## The exercise
Quote everything from the line containing "If choosing from" down to the end of the material below, with that first line and the final line both included.

## Listed records
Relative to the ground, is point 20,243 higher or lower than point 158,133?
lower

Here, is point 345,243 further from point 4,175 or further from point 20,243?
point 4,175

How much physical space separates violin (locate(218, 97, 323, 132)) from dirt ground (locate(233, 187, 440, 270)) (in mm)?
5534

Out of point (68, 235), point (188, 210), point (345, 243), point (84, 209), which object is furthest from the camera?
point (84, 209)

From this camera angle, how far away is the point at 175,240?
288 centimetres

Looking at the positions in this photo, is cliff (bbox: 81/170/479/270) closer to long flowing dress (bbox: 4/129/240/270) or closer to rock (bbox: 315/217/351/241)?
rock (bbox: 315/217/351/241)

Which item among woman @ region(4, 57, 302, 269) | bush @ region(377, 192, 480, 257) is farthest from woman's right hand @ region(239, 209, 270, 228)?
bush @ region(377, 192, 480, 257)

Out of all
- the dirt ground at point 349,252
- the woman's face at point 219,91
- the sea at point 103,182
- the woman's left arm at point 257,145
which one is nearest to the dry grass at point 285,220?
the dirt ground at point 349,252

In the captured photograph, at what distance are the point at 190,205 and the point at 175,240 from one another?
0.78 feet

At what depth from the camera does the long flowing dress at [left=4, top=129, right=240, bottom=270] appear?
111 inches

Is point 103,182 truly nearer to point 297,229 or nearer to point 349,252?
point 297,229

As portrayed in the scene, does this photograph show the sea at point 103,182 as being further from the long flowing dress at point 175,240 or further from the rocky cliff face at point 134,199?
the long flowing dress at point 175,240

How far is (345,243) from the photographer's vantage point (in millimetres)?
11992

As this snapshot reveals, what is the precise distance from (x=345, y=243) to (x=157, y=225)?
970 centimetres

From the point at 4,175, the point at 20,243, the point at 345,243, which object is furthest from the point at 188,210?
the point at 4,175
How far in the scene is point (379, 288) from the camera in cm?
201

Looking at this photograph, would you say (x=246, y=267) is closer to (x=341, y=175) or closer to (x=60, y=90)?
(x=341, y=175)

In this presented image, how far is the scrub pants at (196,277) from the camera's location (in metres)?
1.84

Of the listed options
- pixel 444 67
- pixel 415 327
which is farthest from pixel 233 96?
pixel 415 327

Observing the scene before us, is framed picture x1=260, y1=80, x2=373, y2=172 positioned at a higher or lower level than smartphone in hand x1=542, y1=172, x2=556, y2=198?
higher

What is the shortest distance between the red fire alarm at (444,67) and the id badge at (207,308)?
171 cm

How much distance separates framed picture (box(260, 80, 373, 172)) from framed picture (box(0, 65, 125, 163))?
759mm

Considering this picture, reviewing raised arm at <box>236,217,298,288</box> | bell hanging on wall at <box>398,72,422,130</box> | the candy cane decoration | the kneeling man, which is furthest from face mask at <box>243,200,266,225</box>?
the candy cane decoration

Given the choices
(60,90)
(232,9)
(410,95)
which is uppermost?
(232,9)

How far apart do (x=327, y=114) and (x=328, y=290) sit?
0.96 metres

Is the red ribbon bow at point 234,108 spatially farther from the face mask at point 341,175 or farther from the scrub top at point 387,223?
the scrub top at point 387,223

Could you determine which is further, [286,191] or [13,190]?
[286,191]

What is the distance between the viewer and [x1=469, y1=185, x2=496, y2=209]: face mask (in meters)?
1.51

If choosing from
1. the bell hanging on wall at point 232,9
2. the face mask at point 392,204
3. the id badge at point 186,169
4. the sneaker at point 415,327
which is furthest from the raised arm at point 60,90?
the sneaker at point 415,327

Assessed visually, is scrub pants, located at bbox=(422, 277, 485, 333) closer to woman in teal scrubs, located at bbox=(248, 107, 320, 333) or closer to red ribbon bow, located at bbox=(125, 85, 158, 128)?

## Solution for this problem
If choosing from
1. the bell hanging on wall at point 232,9
2. the face mask at point 392,204
3. the id badge at point 186,169
4. the sneaker at point 415,327
which is furthest from the raised arm at point 60,90?
the sneaker at point 415,327

Assessed visually, is scrub pants, located at bbox=(422, 277, 485, 333) closer to woman in teal scrubs, located at bbox=(248, 107, 320, 333) or closer to red ribbon bow, located at bbox=(125, 85, 158, 128)?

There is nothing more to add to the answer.